Johnson v. State

Decision Date29 October 2018
Docket NumberA18A0980
Citation821 S.E.2d 76,347 Ga.App. 831
Parties JOHNSON v. The STATE.
CourtGeorgia Court of Appeals

Angela Z. Brown, for Appellant

Anna Green Cross, Sherry Boston, Decatur, for Appellee

Brown, Judge.

After a jury trial, Darius Johnson was found guilty of armed robbery and hijacking a motor vehicle in connection with the robbery of a pizza deliveryman. He appeals the denial of his motion for new trial, contending that the trial court erred by allowing a record of his text messages into evidence, by allowing the record of his text messages to go back with the jury during deliberations, and in failing to charge the jury on robbery as a lesser included offense of armed robbery. He also argues that his right to be present at critical stages of his trial was violated by his absence from bench conferences and that his trial counsel rendered ineffective assistance. For the reasons explained below, we reverse.

Viewed in the light most favorable to the jury’s verdict, Jackson v. Virginia , 443 U.S. 307, 99 S.Ct. 2781, 61 L.Ed.2d 560 (1979), the evidence adduced at trial shows that on the night of March 3, 2012, the victim, a deliveryman for Domino’s Pizza, was approaching a home to make a delivery when the defendant and another man rounded the side of the house and demanded that the victim "drop everything." While one of the men held a gun in his face, the victim gave up his money, cell phone, and car keys along with the pizza. A third, and possibly fourth, man then ran out from the other side of the house. After the defendant and the other men fled the scene in the victim’s car, the victim ran to a gas station and contacted police. The victim provided the responding officer with the phone number that had placed the delivery order. The police obtained records associated with that phone number and learned that it belonged to the defendant.

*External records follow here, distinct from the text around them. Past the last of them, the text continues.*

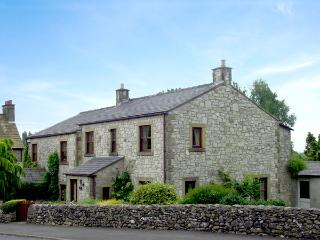 STONE END COTTAGE, pet-friendly, country holiday cottage, with a garden in Austwick, Ref 1804 - Austwick vacation rentals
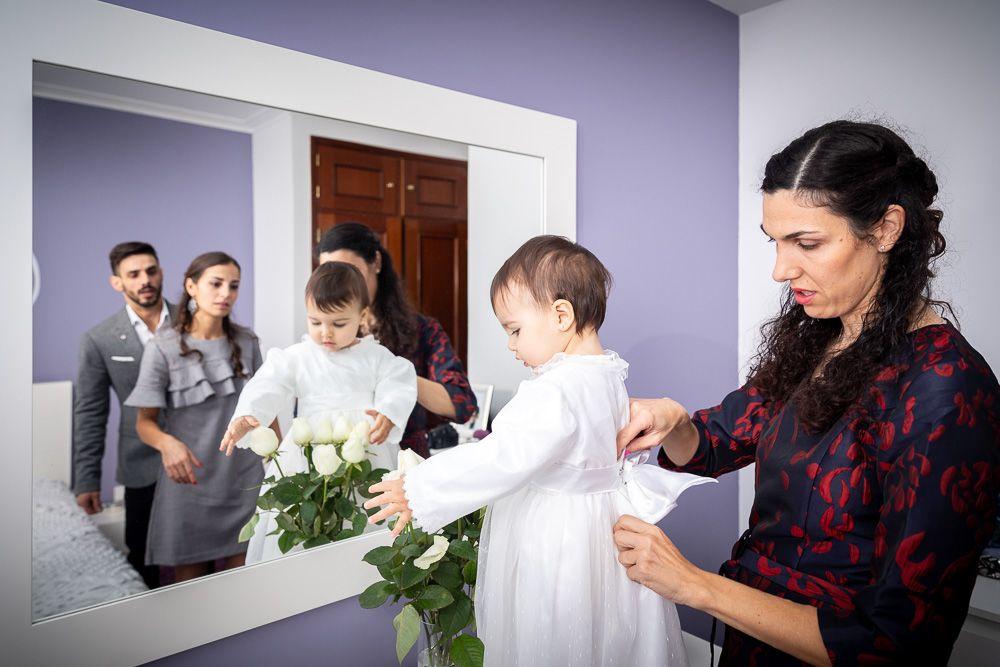 Fotografia de batismo sapatos- fotógrafo de batizado mãe coimbra e condeixa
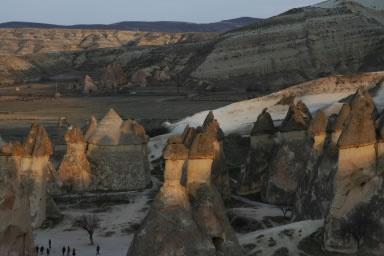【高地 明様より「カッパドキア」(トルコ)】カッパドキアの夕焼け  明日も快晴か?  大自然の中では人間はちっちゃいなー   http://www.his-j.com/tyo/cpn/pinterest/?cid=16197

When the Dekalb County Police Department later recovered the victim’s car, they discovered a wallet with a driver’s license belonging to Derrick Phillips in the passenger seat. The police questioned Derrick Phillips along with his older brother, Antonio Phillips. Both initially denied any involvement, but Antonio Phillips later confessed to being one of the men who robbed the victim and implicated the defendant and co-defendant Brandon Johnson.1

The defendant was indicted on one count of armed robbery, one count of hijacking a motor vehicle, and one count of possession of a firearm during the commission of a felony. Following a joint trial with his co-defendant, the jury found the defendant guilty of armed robbery and hijacking a motor vehicle and not guilty of possession of a firearm during the commission of a felony.2

1. We first address the defendant’s fourth enumeration of error, wherein he argues that his absence from bench conferences throughout the trial violated his right to be present during all stages of his trial. We agree.

We first note that the defendant has not cited to the transcript for a single, specific bench conference from which he was excluded. Nevertheless, this Court has reviewed the entire transcript for such bench conferences, and the record shows that the defendant was excluded from at least 44 bench conferences throughout the proceedings.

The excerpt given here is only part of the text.